Selected extract:
◇ ◇ ◇ ◇ ◇ ◇ ◇
I use the single wedge horizontal/vertical for splitting the REALLY nasty stuff....once it's quartered, I move it over to the multi splitter.


----------



## SolarAndWood (Dec 28, 2010)

Manatarms said:
			
		

> I have a Built-Rite.



That thing is pretty cool.  It's nice that they don't use the usual straight grained 10" diameter rounds for the demo.

http://www.youtube.com/watch?v=95xJGjv2_v4


----------



## Manatarms (Dec 28, 2010)

Thats a good point.  It would be nice to see it bust through some quality wood too.  The machine is made for commercial use, and I try not to bother with nasty wood blocks like that commercially.  It takes too much time to set, splits like crap, and makes lots of scrap as you "tear" it apart.  I try to run the best wood through it...it's faster that way and gets better quality splits.  That being said, you're right, it's nice to see it run through something tough.  Sometimes it's unnavoidable and getting wood stuck on the wedge head is not fun.




			
				SolarAndWood said:
			
		

> Manatarms said:
> 
> 
> 
> ...
◇ ◇ ◇ ◇ ◇ ◇ ◇
Information shown:

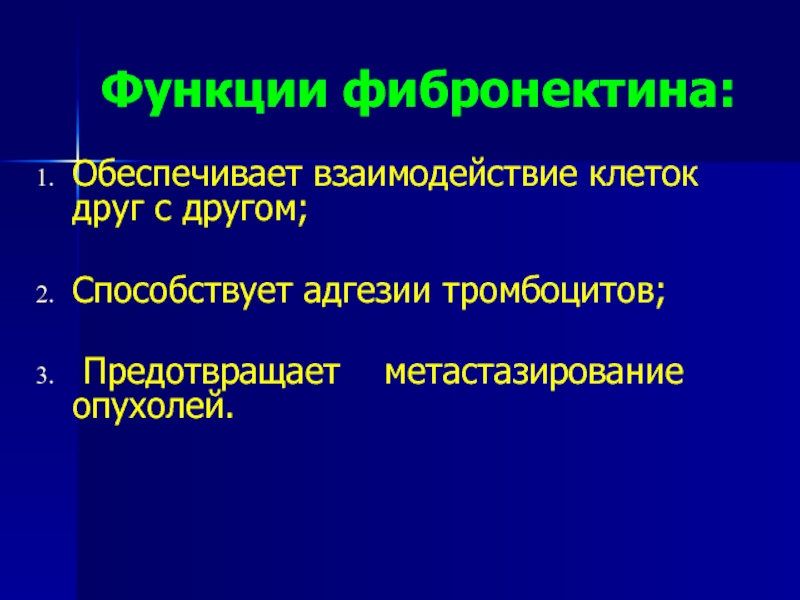 Функции фибронектина:

1. Обеспечивает взаимодействие клеток друг с другом;

2. Способствует адгезии тромбоцитов;

3. Предотвращает метастазирование опухолей.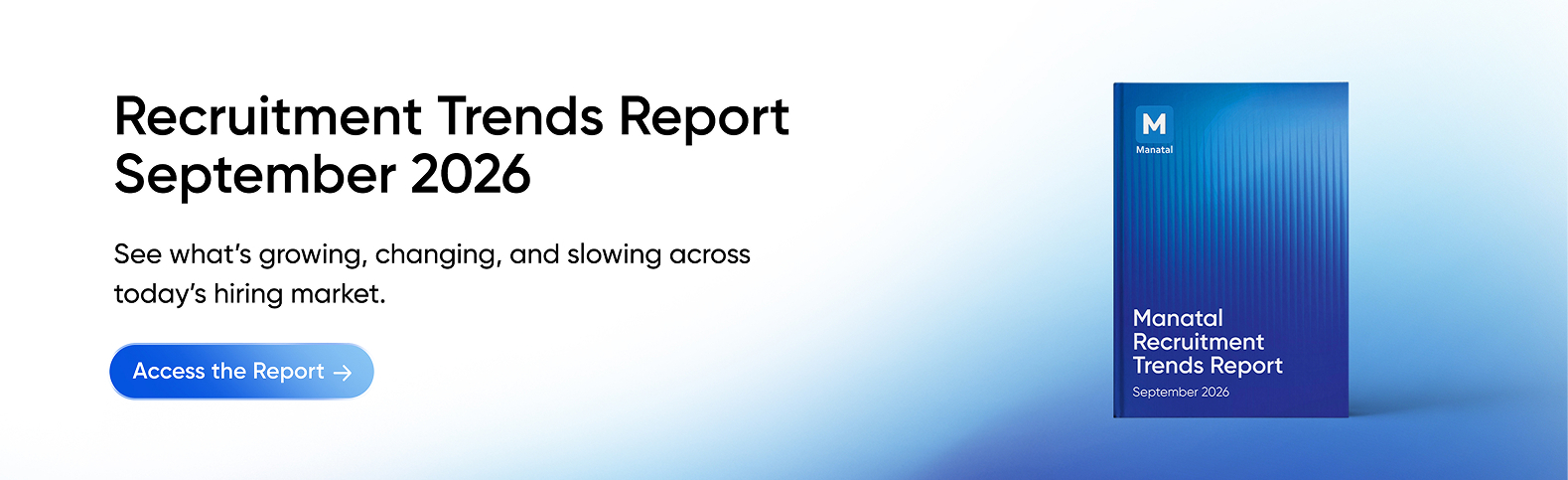 Recruitment Trends Report September 2026

See what's growing, changing, and slowing across today's hiring market.

Access the Report →

M
Manatal

Manatal Recruitment Trends Report
September 2026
◇ ◇ ◇ ◇ ◇ ◇ ◇
Task 1: In the log splitter thread, list the problems Manatarms names with running nasty wood blocks through the machine commercially.
Task 2: According to the log splitter thread, what brand of splitter does Manatarms have?
Task 3: Write the next part of the log splitter thread, continuing on from its final line.
You can answer everything here without the data.

Task result 1:
- It takes too much time to set.
- It splits like crap.
- It makes lots of scrap as you "tear" it apart.

Task result 2: A Built-Rite.

Task result 3:
----------



## Tennman (Dec 28, 2010)

If Tim the Toolman ever owned a splitter it would be that Built-Rite in the video SandW!

Manatarms, probably 5-6 cords/yr. I keep my eyes open and sometimes buy a load split from local loggers cheap. Only split for personal use. I typically buy equipment of heavier duty and use for a long time. I'm approaching 60 YR so this will most likely be the only splitter I ever buy so saving a few hundred bucks in not an issue. But on the other hand don't want to spend $1K unnecessarily. I'm inclined to get a H/V unit which has 24-27 ton capacity which is probably far more then I need but that gives me a beefier machine that I'll use 80% of the time in horizontal mode. But in all reality I'm rapidly approaching the point that I'll just ignore messing with the really big and heavy stuff.

As you guys help me think thru this purchase, those 20-30% of the logs I handle today in a few years I'll probably ignore and buy from a younger guy. My gut tells me a fixed wedge splitter is tougher, but for me an oversized moving wedge could be tough enough for me with the occasional option to use vertically. I think I'll be one of the primarily standing/horizontal type of users.


----------



## firefighterjake (Dec 28, 2010)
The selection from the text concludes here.